The talk above in particular was given as a keynote at Euruko 2016, so I may draw more direct comparisons to Ruby in there. The talk is from 2016 but all of the concepts still apply.


#10

Consider a taxonomy where we divide all software errors into two categories - errors you can anticipate, and errors that you cannot.

In your example, you mention one of the errors you can might anticipate - you have the forethought to realize that your network request might time out and you add in code to account for that anticipated error.

In many environments, especially those with lots of concurrency, distributed communication, etc. There can be bugs that are transient, and unanticipated. For example suppose your network request goes as expected (without a timeout) but the system at the other end is in a bad state and returning garbage. To make it more concrete suppose it returns the cost for a box of apples and the number of apples available. Your code wants to calculate the cost per apple as “cost of box / number of apples” - but the remote system says you have a $2.00 box of apples that contains 0 apples. Your code tries to divide by zero and raises a divide by zero exception.
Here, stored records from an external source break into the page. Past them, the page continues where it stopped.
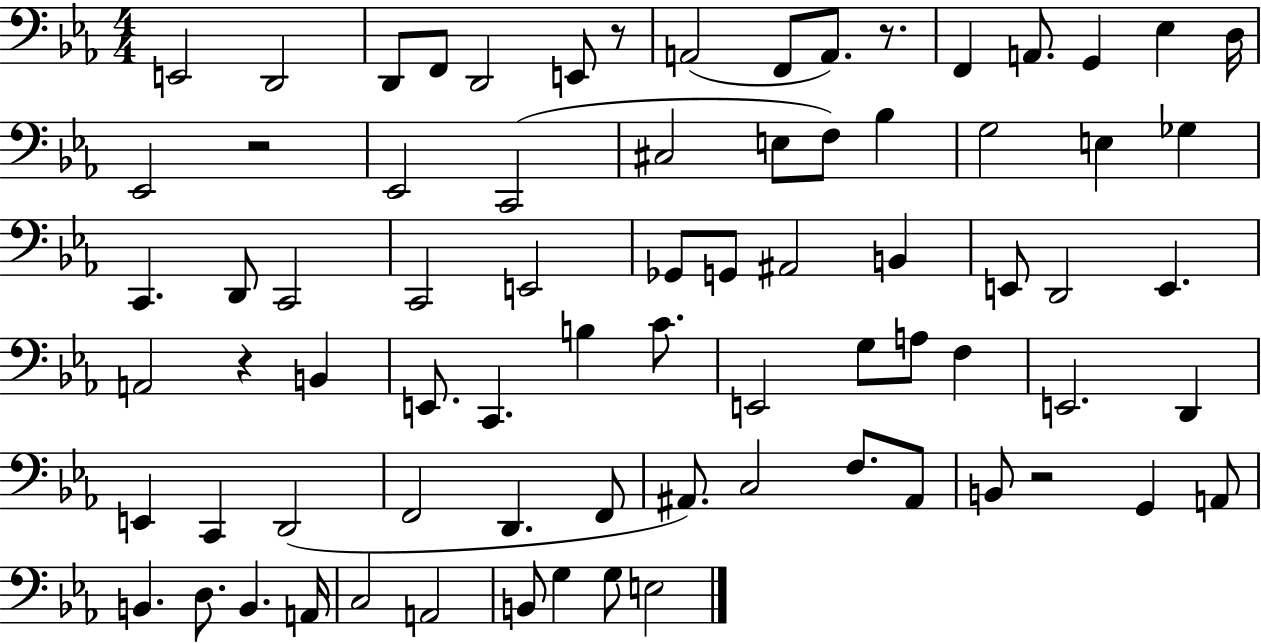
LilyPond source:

{
  \clef bass
  \numericTimeSignature
  \time 4/4
  \key ees \major
  e,2 d,2 | d,8 f,8 d,2 e,8 r8 | a,2( f,8 a,8.) r8. | f,4 a,8. g,4 ees4 d16 | \break ees,2 r2 | ees,2 c,2( | cis2 e8 f8) bes4 | g2 e4 ges4 | \break c,4. d,8 c,2 | c,2 e,2 | ges,8 g,8 ais,2 b,4 | e,8 d,2 e,4. | \break a,2 r4 b,4 | e,8. c,4. b4 c'8. | e,2 g8 a8 f4 | e,2. d,4 | \break e,4 c,4 d,2( | f,2 d,4. f,8 | ais,8.) c2 f8. ais,8 | b,8 r2 g,4 a,8 | \break b,4. d8. b,4. a,16 | c2 a,2 | b,8 g4 g8 e2 | \bar "|."
}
At this point your Ruby application has run into a situation it didn’t expect. It throws an uncaught exception that takes the whole application down :-(.
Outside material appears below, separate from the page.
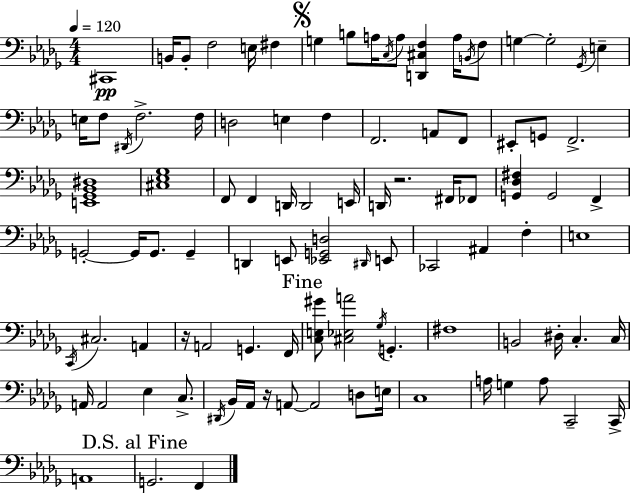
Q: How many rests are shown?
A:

In Elixir that request might be running in a process. This unanticipated, transient error would crash that process, but leave the rest of your app untouched. Better yet, if the process was supervised, then the supervisor can decide how to respond to the unexpected. It might retry the request. It might decide that a whole subsystem that was entirely dependent on knowing the unit price of an apple is now in a bad state and should be rebooted (killing and restarting a whole bunch of processes). Or it could just ignore the failed request and go running.

While supervisors are capable of handling anticipated errors like your timeout error and retries, they really shine when you consider what they allow in the face of transient and unanticipated errors.


#11

Thanks everyone! It’s more clear now.